Contract verification failing on etherscan

I have been trying to verify NFT contract that was deployed on June 28th 2022. The developer who deployed the contract is no longer in contact but I have the source code for it. I tried to verify it using Remix, Hardhat and manually through etherscan but it is failing. I think the openzeppelin contracts that were used during deployment were old version as the contract was deployed an year back almost. I do not know exactly what version of OpenZeppelin contracts were used but I know the compiler was 0.8.7 that was used for deployment.

The mainnet NFT contract

The contract code is as following

// SPDX-License-Identifier: MIT

pragma solidity >=0.7.0 <0.9.0;

import "@openzeppelin/contracts/token/ERC721/ERC721.sol";
import "@openzeppelin/contracts/access/Ownable.sol";
import "@openzeppelin/contracts/security/ReentrancyGuard.sol";

contract ElonGoat is ERC721, Ownable, ReentrancyGuard {
    using Strings for uint256;

    string baseURI;
    string public baseExtension = ".json";
    uint256 totalSupply;
    uint256 currentSupply;
    uint256 NFTCost;

    constructor(string memory uri) ERC721("EGT", "EGT") {
        totalSupply = 628;
        currentSupply = 0;
        NFTCost = 0.085 ether;
        setBaseURI(uri);
    }

    function _baseURI() internal view virtual override returns (string memory) {
        return baseURI;
    }

    function mint(uint256 amount) public payable {
        require(msg.sender != address(0), "ERC721Mint: INVALID_ADDRESS.");
        require(
            totalSupply >= currentSupply + amount,
            "NOT ENOUGH NFTS AVAILABLE TO MINT."
        );

        if (msg.sender != owner()) {
            require(
                msg.value >= NFTCost * amount,
                "PLEASE SEND THE REQUIRED ETHER AMOUNT."
            );
        }

        for (uint256 i = 0; i < amount; i++) {
            _safeMint(msg.sender, currentSupply + 1);
            currentSupply++;
        }
    }

    function getTotalSupply() public view returns (uint256 supply) {
        return totalSupply;
    }

    function getCurrentSupply() public view returns (uint256 supply) {
        return currentSupply;
    }

    function tokenURI(
        uint256 tokenId
    ) public view virtual override returns (string memory) {
        require(
            _exists(tokenId),
            "ERC721Metadata: URI query for nonexistent token"
        );

        string memory currentBaseURI = _baseURI();
        return
            bytes(currentBaseURI).length > 0
                ? string(
                    abi.encodePacked(
                        currentBaseURI,
                        tokenId.toString(),
                        baseExtension
                    )
                )
                : "";
    }

    function setBaseURI(string memory _newBaseURI) public onlyOwner {
        baseURI = _newBaseURI;
    }

    function setNFTCost(uint256 newNFTCost) public onlyOwner nonReentrant {
        NFTCost = newNFTCost;
    }

    function getBaseURI() public view returns (string memory) {
        return baseURI;
    }

    function getNFTCost() public view returns (uint256) {
        return NFTCost;
    }

    function setBaseExtension(
        string memory _newBaseExtension
    ) public onlyOwner {
        baseExtension = _newBaseExtension;
    }

    function adminIncreaseMaxSupply(
        uint16 newMaxSupply
    ) external onlyOwner nonReentrant {
        totalSupply = newMaxSupply;
    }

    function withdraw() public payable onlyOwner {
        (bool success, ) = payable(msg.sender).call{
            value: address(this).balance
        }("");
        require(success);
    }
}

Any idea what could I be doing wrong?

I did read the post you have linked here. I am familiar with verification on etherscan through hardhat and remix. But here I am not sure how can I find the version of the OpenZeppelin contracts that were imported.

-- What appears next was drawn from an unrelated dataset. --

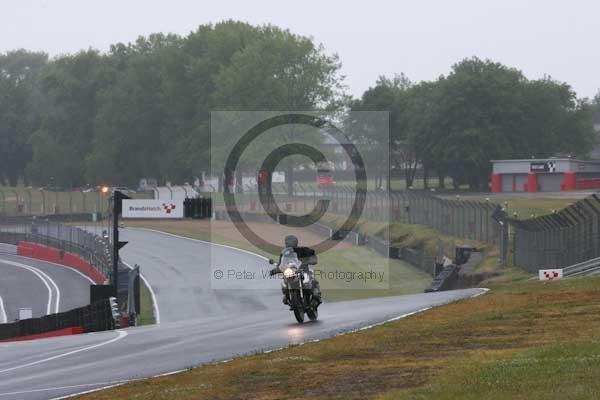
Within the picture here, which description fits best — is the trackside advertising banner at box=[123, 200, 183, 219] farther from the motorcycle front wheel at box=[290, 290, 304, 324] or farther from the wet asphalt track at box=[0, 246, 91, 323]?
the motorcycle front wheel at box=[290, 290, 304, 324]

Is there a way to find that? Or it is just a bruteforce method to find the correct imported version of OpenZeppelin contracts that were imported during deployment. Because that is the reason that I see why the bytecode is not matching. I am sure other compiler settings are correct.

Not that I can think of. Sorry

No worries. Thanks. Looks like its going to extremely difficult to verify this contract then. Its like a shot in the dark.